*Data extract:*
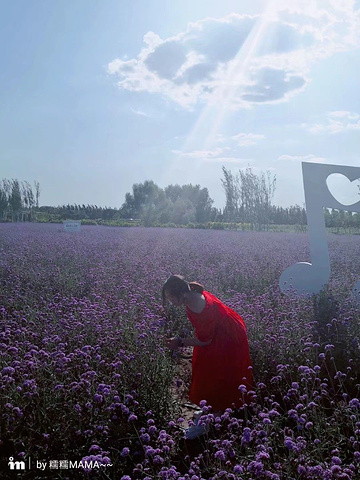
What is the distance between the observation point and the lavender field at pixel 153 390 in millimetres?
2234

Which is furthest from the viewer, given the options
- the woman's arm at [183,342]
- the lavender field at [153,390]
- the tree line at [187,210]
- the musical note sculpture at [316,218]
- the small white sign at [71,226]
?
the tree line at [187,210]

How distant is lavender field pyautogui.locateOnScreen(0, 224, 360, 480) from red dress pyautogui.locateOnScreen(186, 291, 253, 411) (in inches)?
6.4

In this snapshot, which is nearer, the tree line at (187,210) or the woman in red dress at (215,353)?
the woman in red dress at (215,353)

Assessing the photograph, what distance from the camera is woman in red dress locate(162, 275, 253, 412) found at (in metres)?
3.21

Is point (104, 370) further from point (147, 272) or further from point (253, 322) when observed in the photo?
point (147, 272)

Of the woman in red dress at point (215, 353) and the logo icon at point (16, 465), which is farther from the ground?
the woman in red dress at point (215, 353)

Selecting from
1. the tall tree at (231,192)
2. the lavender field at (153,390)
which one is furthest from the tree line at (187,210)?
the lavender field at (153,390)

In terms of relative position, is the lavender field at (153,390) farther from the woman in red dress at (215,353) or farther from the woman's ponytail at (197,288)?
the woman's ponytail at (197,288)

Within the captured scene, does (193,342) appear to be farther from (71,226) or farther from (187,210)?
(187,210)

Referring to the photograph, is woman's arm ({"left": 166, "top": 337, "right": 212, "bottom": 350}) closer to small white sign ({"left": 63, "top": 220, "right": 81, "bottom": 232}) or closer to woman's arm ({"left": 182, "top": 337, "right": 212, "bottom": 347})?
woman's arm ({"left": 182, "top": 337, "right": 212, "bottom": 347})

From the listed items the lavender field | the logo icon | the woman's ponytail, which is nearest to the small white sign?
the lavender field

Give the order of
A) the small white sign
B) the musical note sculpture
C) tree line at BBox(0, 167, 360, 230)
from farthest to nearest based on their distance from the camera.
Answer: tree line at BBox(0, 167, 360, 230), the small white sign, the musical note sculpture

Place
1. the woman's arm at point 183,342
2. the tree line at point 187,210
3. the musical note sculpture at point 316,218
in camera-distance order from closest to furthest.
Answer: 1. the woman's arm at point 183,342
2. the musical note sculpture at point 316,218
3. the tree line at point 187,210

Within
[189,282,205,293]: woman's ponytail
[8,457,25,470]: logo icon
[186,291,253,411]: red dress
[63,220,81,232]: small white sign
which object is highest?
[63,220,81,232]: small white sign
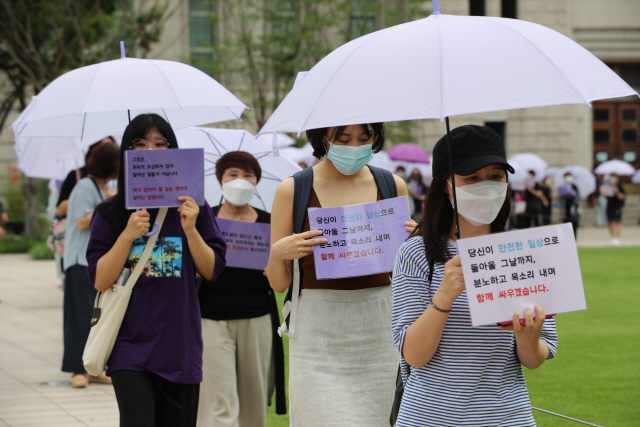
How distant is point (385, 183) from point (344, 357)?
2.86 ft

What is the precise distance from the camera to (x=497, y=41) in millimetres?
2770

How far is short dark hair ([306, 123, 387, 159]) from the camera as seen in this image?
379 cm

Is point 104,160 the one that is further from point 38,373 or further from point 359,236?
point 359,236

*What is needed:*
Write out the entries above word for word. Do not include the pictures.

*Task result:*
What is the distance between the observation point and the lavender field at pixel 153 390 in millimetres?
2234

Which is furthest from the viewer, given the options
- the woman's arm at [183,342]
- the lavender field at [153,390]
- the tree line at [187,210]
- the musical note sculpture at [316,218]
- the small white sign at [71,226]
?
the tree line at [187,210]

How distant is lavender field pyautogui.locateOnScreen(0, 224, 360, 480) from red dress pyautogui.locateOnScreen(186, 291, 253, 411) (in inches)?
6.4

In this snapshot, which is nearer, the tree line at (187,210) or the woman in red dress at (215,353)?
the woman in red dress at (215,353)

Assessing the photograph, what distance from the camera is woman in red dress locate(162, 275, 253, 412) found at (in metres)?
3.21

Is point (104, 370) further from point (147, 272) or further from point (253, 322) when observed in the photo?
point (147, 272)

Of the woman in red dress at point (215, 353) and the logo icon at point (16, 465), which is farther from the ground?
the woman in red dress at point (215, 353)

Selecting from
1. the tall tree at (231,192)
2. the lavender field at (153,390)
which one is furthest from the tree line at (187,210)?
the lavender field at (153,390)

In terms of relative position, is the lavender field at (153,390) farther from the woman in red dress at (215,353) or farther from the woman's ponytail at (197,288)?
the woman's ponytail at (197,288)

Within the captured scene, does (193,342) appear to be farther from (71,226) or farther from (187,210)?
(187,210)

Referring to the photograph, is woman's arm ({"left": 166, "top": 337, "right": 212, "bottom": 350}) closer to small white sign ({"left": 63, "top": 220, "right": 81, "bottom": 232}) or closer to woman's arm ({"left": 182, "top": 337, "right": 212, "bottom": 347})?
woman's arm ({"left": 182, "top": 337, "right": 212, "bottom": 347})

From the listed items the lavender field | the logo icon | the woman's ponytail, which is nearest to the small white sign?
the lavender field

Give the order of
A) the small white sign
B) the musical note sculpture
C) tree line at BBox(0, 167, 360, 230)
from farthest to nearest based on their distance from the camera.
Answer: tree line at BBox(0, 167, 360, 230), the small white sign, the musical note sculpture

Place
1. the woman's arm at point 183,342
2. the tree line at point 187,210
3. the musical note sculpture at point 316,218
in camera-distance order from closest to furthest.
Answer: 1. the woman's arm at point 183,342
2. the musical note sculpture at point 316,218
3. the tree line at point 187,210

Within
[189,282,205,293]: woman's ponytail
[8,457,25,470]: logo icon
[186,291,253,411]: red dress
[63,220,81,232]: small white sign
which object is highest?
[63,220,81,232]: small white sign
How distant is point (385, 183) from point (344, 357)?
2.86 ft

What is the precise distance from the camera to (x=497, y=41) in millimetres?
2770

How far is short dark hair ([306, 123, 387, 159]) from the camera as seen in this image?
379 cm

Is point 104,160 the one that is further from point 38,373 or further from point 359,236?
point 359,236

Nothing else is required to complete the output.